SRA Example: Any Stack, Any Network, Anybody
In this blog I will share a sample implementation of the technology stack described in the ThetaPoint Security Reference Architecture for Security Operations Centers. I will walk through some basics of network and endpoint instrumentation, event transport, analytics, and workflow. This example is designed to be easy to follow, but if you have something more specific that you want to delve into, feel free to book time on my calendar, and we’ll explore in detail together.

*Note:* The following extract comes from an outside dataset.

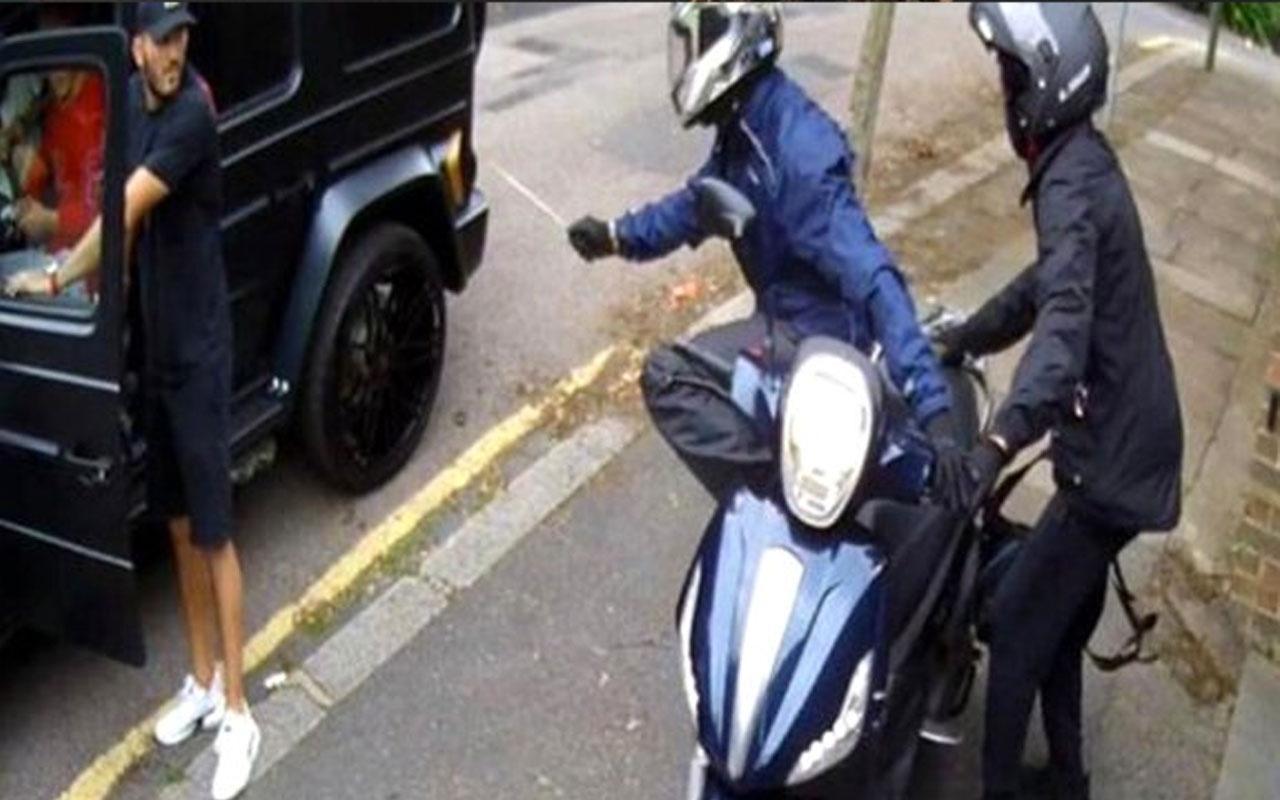 Mesut Özil'e bıçaklı saldırıya ilişkin flaş gelişme! 2 Türk gözaltında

Architectural Overview – Instrumentation
For this implementation, we’ll be using the Elastic Beats for wiring up event collection on our endpoints. Beats will collect the following events for us:
Architectural Overview – Ingest
We will use Logstash to aggregate all the Beats-harvested events into a unified stream. Per Elastic’s recommendations, Logstash will group these streams according to the type and minor release version of the harvesting agent. We can use a cluster of Logstash receivers to both spread the load and provide resilient service in the event of an outage. Specifically, we can set up a clustered listener for each type of beat record and pass labeling through for subsequent processing.
Architectural Overview – Utility
Logstash also performs some in-stream processing to modify, decorate, and filter individual records according to our needs. You can use this capability to trade a little CPU time and latency for storage and compute load on your back-end data lake or SIEM.
Once our stream processing has completed, we can fork several copies of each record to one or more destination systems. In this example, we have a destination for several Apache Kafka topics, ElasticSearch indices, and flat log archives.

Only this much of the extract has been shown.